__Exercise instructions__
Can you reproduce only the records from the line containing "From the image, would" through the end of the records, requests included and unchanged, but with every coordinate in the answers rescaled by 0.35 and rounded to a whole number, halves rounding up?

::: Recorded data

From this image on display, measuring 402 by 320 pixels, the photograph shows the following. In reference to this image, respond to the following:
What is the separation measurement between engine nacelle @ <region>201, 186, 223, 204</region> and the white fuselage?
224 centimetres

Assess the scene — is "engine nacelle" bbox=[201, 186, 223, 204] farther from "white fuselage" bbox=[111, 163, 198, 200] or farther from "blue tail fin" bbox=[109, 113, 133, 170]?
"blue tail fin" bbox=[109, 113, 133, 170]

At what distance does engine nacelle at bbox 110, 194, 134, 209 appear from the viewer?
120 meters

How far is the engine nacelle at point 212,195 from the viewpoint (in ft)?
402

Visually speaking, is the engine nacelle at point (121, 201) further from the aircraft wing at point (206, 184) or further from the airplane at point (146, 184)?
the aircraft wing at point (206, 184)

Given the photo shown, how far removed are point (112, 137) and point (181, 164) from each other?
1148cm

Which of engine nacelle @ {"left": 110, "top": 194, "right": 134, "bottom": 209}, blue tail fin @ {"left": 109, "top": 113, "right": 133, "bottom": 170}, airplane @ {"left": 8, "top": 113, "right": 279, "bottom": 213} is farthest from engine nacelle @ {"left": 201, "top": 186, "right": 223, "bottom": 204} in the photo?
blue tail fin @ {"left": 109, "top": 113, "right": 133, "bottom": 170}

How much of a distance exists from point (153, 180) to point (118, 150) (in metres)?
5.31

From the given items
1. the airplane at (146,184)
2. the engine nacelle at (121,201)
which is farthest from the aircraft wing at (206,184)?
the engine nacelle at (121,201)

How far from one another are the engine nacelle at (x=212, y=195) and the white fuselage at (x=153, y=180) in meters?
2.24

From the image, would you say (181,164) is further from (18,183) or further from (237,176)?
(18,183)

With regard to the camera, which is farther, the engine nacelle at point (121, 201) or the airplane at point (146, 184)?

::::::

__Full answer__
From the image, would you say (181,164) is further from (18,183) or further from (237,176)?
(6,64)

With regard to the camera, which is farther, the engine nacelle at point (121, 201) or the airplane at point (146, 184)?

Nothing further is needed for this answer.